> _EXERCISE DETAILS_
Update the lines running from the line with "Within the scene, which of" through the end of the records: replace "furthest" with "farthest" and keep everything else unchanged. Give only these lines.
++++++
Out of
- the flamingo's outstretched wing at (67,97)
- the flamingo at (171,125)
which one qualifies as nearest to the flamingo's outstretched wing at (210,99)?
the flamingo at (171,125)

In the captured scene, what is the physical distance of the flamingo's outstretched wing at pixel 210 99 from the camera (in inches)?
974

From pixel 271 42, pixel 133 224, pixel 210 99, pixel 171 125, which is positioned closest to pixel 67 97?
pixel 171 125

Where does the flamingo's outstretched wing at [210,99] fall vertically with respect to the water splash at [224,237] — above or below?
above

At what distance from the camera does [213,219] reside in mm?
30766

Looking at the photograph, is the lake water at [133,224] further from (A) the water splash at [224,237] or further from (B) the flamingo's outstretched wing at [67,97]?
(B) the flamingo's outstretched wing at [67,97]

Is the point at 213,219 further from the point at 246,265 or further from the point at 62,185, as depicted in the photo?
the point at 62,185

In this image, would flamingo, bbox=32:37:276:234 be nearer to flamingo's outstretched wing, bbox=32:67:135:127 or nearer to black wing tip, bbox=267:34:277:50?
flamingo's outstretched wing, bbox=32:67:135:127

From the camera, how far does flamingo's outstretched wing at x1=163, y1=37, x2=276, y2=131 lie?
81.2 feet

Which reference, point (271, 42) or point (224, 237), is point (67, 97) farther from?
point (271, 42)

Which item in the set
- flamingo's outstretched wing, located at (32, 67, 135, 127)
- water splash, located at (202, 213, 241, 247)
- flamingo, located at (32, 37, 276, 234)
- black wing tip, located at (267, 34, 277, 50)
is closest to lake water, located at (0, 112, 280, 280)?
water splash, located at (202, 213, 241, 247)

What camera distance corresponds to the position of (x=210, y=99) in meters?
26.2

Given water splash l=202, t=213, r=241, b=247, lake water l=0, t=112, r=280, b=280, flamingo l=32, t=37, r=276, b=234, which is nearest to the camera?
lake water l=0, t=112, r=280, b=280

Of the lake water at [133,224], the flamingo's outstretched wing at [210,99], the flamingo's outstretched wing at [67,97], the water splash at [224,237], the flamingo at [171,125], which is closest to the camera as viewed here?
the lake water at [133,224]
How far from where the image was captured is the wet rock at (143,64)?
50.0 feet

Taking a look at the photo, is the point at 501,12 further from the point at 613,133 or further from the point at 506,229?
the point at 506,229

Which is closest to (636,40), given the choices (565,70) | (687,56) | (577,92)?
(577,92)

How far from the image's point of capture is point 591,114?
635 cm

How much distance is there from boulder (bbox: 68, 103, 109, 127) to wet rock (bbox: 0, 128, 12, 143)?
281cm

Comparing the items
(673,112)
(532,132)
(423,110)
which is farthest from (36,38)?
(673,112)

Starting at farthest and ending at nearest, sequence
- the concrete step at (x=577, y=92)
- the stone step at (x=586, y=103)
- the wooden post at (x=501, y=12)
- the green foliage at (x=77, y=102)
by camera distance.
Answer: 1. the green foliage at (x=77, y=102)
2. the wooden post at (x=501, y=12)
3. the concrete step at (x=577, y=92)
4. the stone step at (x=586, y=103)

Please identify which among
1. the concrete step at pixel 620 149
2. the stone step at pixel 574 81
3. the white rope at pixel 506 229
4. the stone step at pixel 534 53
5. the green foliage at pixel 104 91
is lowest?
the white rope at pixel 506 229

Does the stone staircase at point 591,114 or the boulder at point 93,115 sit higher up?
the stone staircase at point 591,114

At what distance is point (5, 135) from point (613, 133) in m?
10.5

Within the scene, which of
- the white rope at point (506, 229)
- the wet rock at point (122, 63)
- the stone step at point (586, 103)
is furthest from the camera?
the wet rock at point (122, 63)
++++++
> _SOLVED EXERCISE_
Within the scene, which of
- the white rope at point (506, 229)
- the wet rock at point (122, 63)
- the stone step at point (586, 103)
is farthest from the camera?
the wet rock at point (122, 63)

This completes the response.